Après les limites de la Mission multinationale d’appui à la sécurité (MMAS), dirigée par le Kenya depuis juin 2024, une nouvelle structure internationale va prendre le relais en Haïti : la Force de Répression des Gangs (FRG).
Autorisée par une résolution du Conseil de sécurité de l’ONU en septembre 2025, cette force doit mobiliser environ 5 500 hommes issus d’une vingtaine de pays pour épauler la police haïtienne dans sa lutte contre les gangs armés.
Cette montée en puissance intervient alors que près de 90 % de la capitale Port-au-Prince échappe au contrôle de l’État, dans un contexte de violences extrêmes, de déplacements massifs de population et d’effondrement institutionnel.
Remplacer une mission en échec
La FRG n’est pas sortie de nulle part. Elle succède directement à la MMAS, une mission internationale lancée en 2024 avec l’objectif d’appuyer la Police nationale d’Haïti.
Sur le papier, le dispositif devait compter 2 500 agents. Dans les faits, moins de la moitié ont été déployés, avec des moyens largement insuffisants. Résultat : les gangs n’ont pas été contenus, ils ont même renforcé leur emprise sur plusieurs territoires, notamment dans la capitale.
Sous-financement, manque d’équipements, coordination limitée… La FRG est pensée comme une version élargie, plus robuste et mieux structurée de cette mission initiale.
5 500 hommes, 18 pays
La nouvelle force marque un changement d’échelle. Elle doit rassembler environ 5 500 policiers et militaires, issus d’au moins 18 pays, avec un mandat renforcé et un encadrement plus structuré par les Nations unies.
Contrairement à la mission précédente, la FRG bénéficie de prérogatives élargies. Elle peut notamment :
- intervenir directement contre les gangs armés
- appuyer les opérations offensives de la police haïtienne
- procéder à des arrestations.
Ce point est essentiel. La MMAS avait un rôle d’appui limité. La FRG, elle, s’inscrit clairement dans une logique de répression active.
Un déploiement qui commence à peine
Début avril 2026, les premiers contingents commencent à arriver sur le terrain. Le Tchad fait partie des premiers pays à envoyer des forces dans le cadre de cette nouvelle mission.

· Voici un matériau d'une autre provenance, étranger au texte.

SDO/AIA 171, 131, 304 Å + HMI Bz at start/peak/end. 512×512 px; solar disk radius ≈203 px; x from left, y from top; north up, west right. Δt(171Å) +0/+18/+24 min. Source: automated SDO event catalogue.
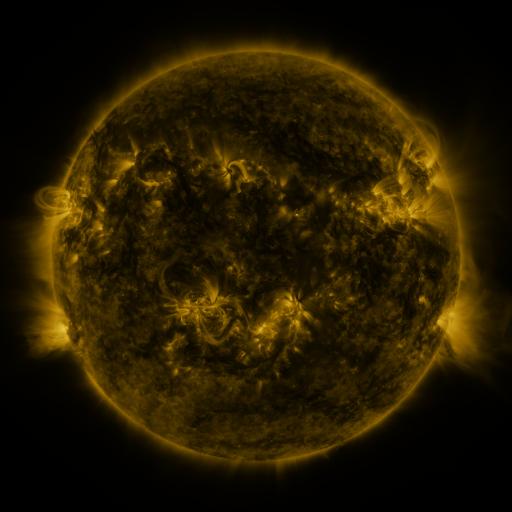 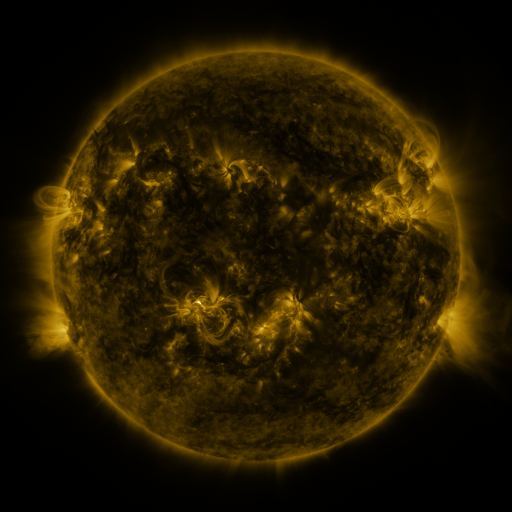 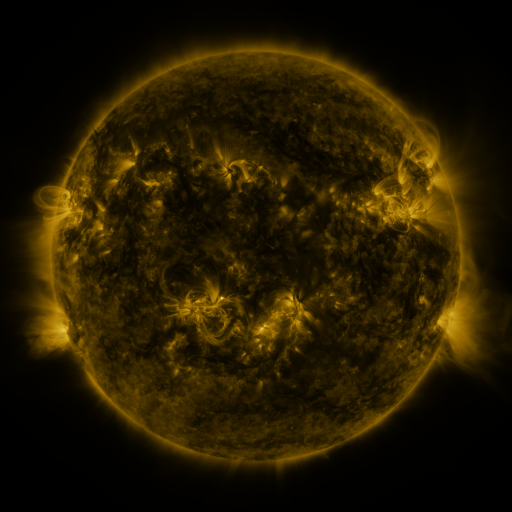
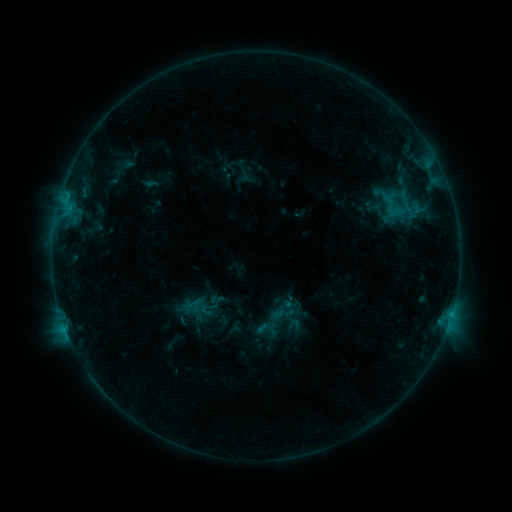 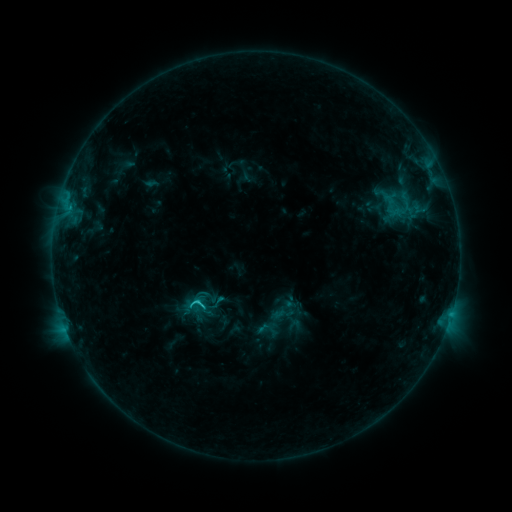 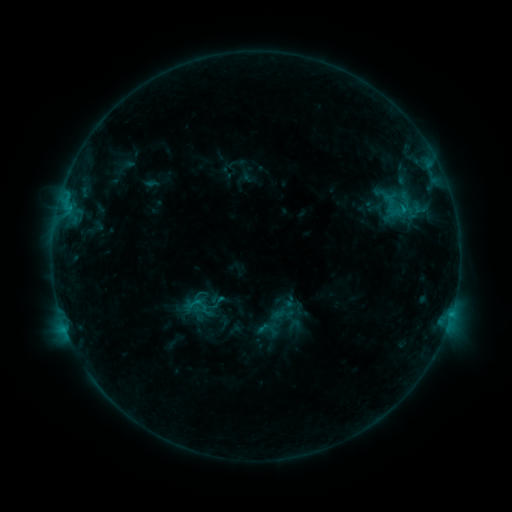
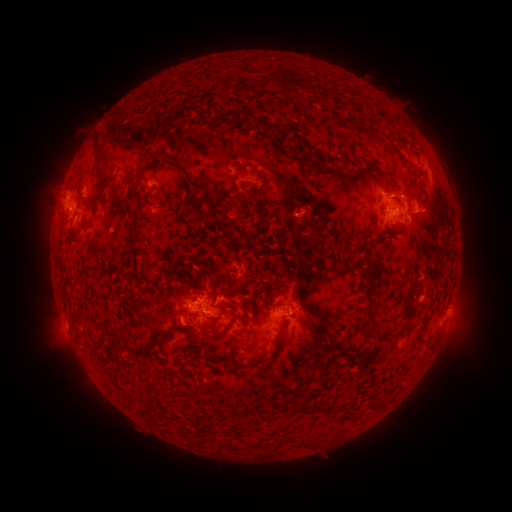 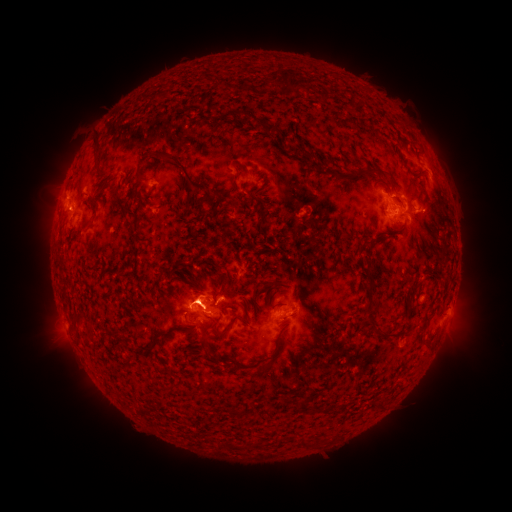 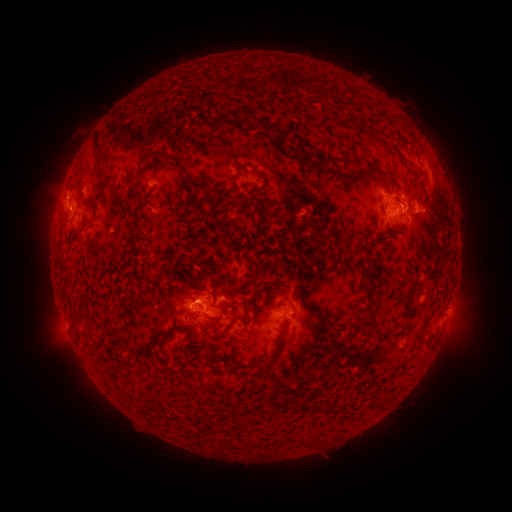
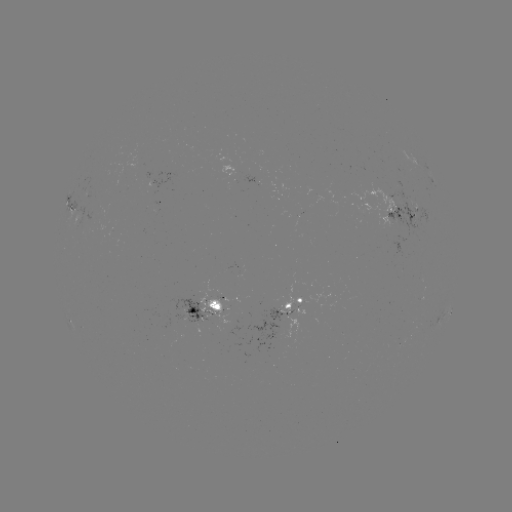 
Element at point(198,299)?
C2.0 flare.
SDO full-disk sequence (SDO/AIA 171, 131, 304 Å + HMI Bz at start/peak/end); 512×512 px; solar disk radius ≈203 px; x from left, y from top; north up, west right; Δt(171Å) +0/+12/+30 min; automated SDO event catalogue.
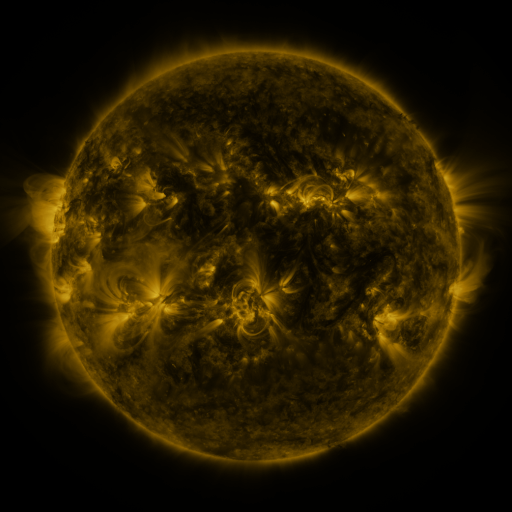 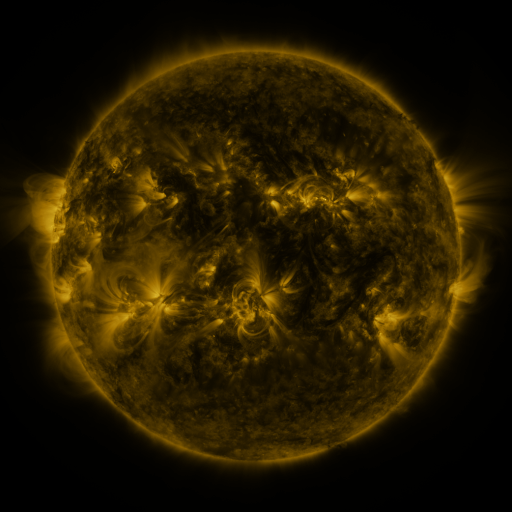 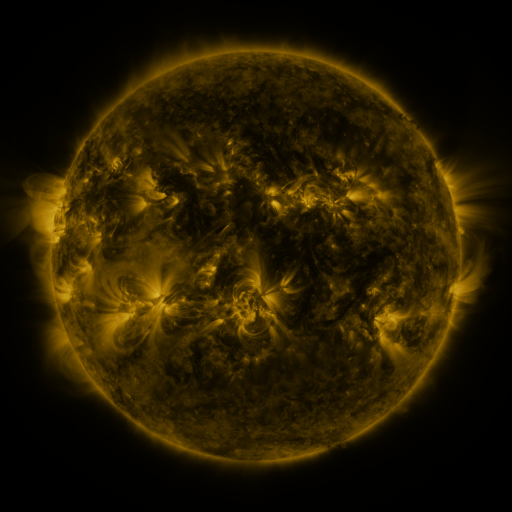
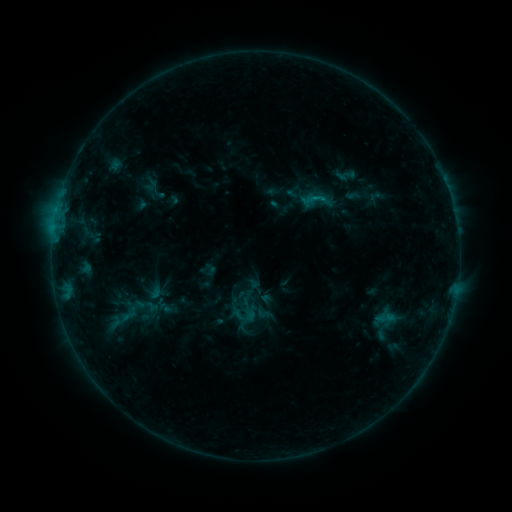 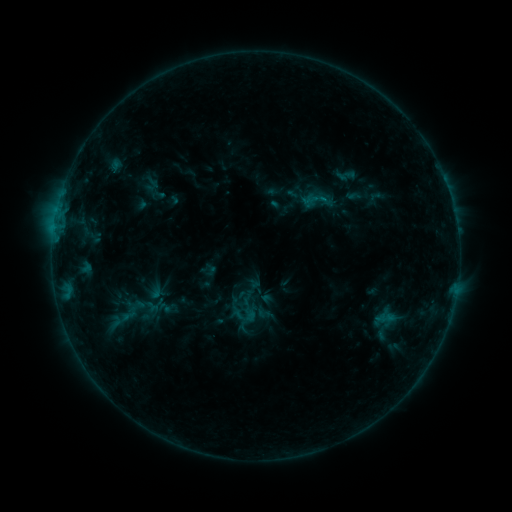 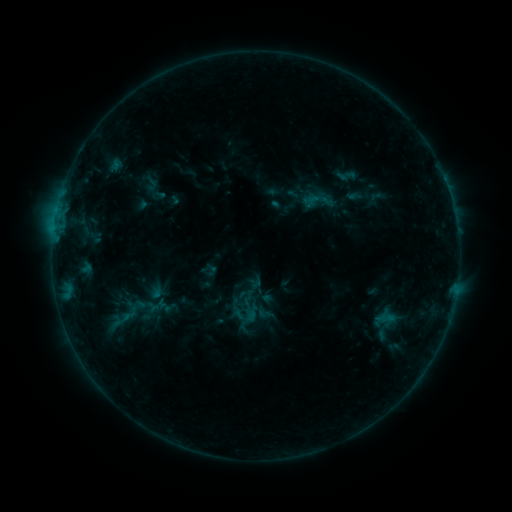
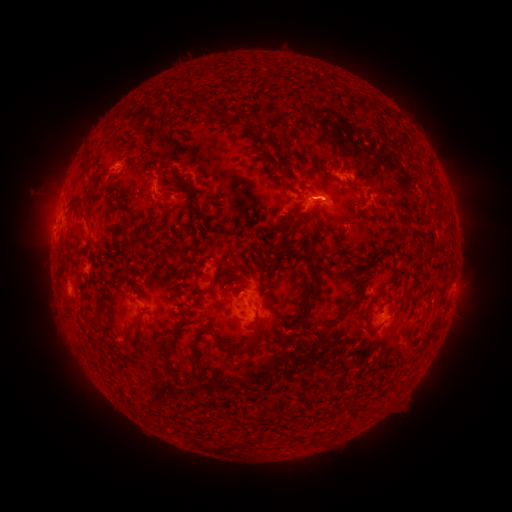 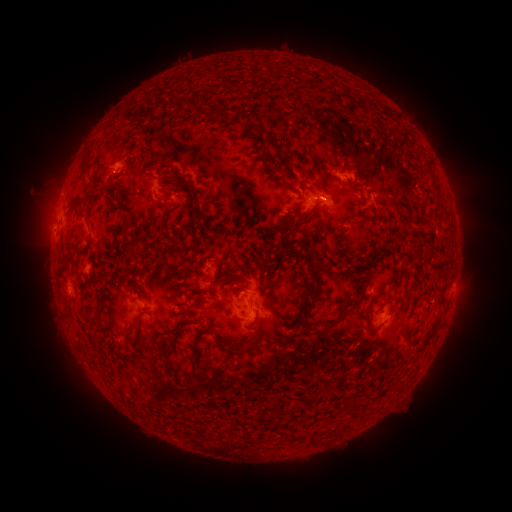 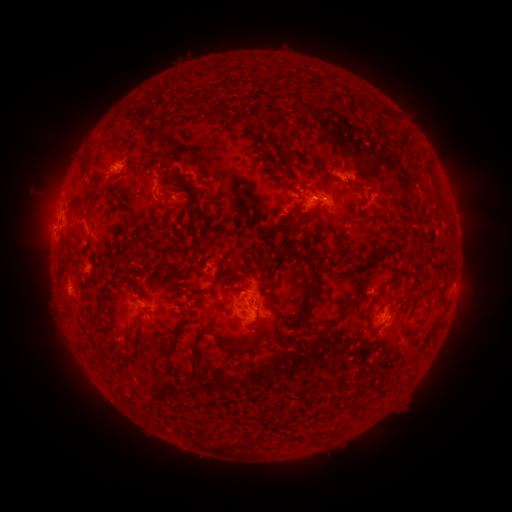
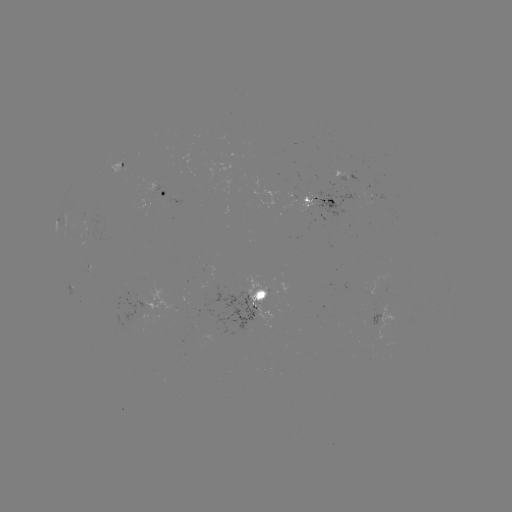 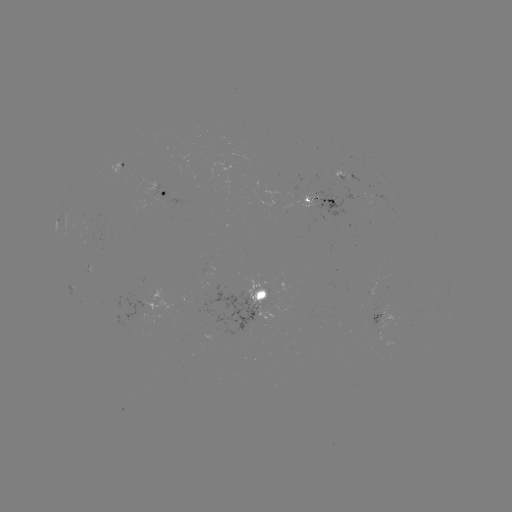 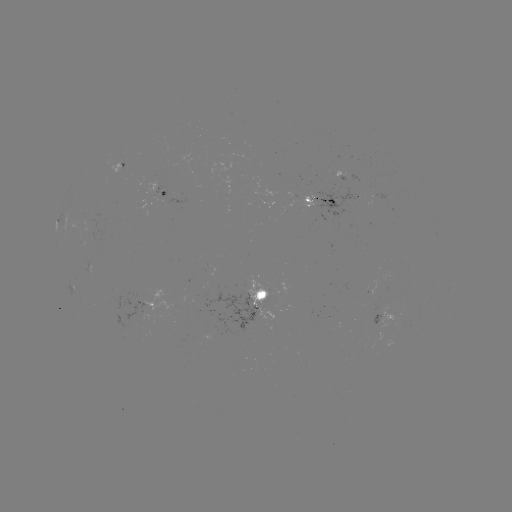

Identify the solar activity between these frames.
no classed flare was catalogued and no EUV brightening was flagged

L’objectif est de monter progressivement en puissance, en coordination avec la Police nationale d’Haïti, les Forces armées haïtiennes, les structures logistiques de l’ONU.
Sur le terrain, l’enjeu est immédiat : reprendre le contrôle de zones entières passées sous domination de coalitions de gangs particulièrement structurées.
Répondre à une crise sécuritaire hors norme
Si cette nouvelle force voit le jour, c’est parce que la situation est devenue critique. Les gangs haïtiens ne sont plus de simples groupes criminels. Ils contrôlent des quartiers entiers, organisent enlèvements, viols, massacres et paralysent l’économie du pays.
Entre 2025 et début 2026 : plus de 5 500 personnes ont été tuées et plus de 1,4 million de personnes ont été déplacées.
Le pays fonctionne quasiment sans État opérationnel, sans institutions élues et avec une autorité centrale extrêmement affaiblie.
Une mission à hauts risques
Sur le papier, la FRG corrige les failles de la mission précédente.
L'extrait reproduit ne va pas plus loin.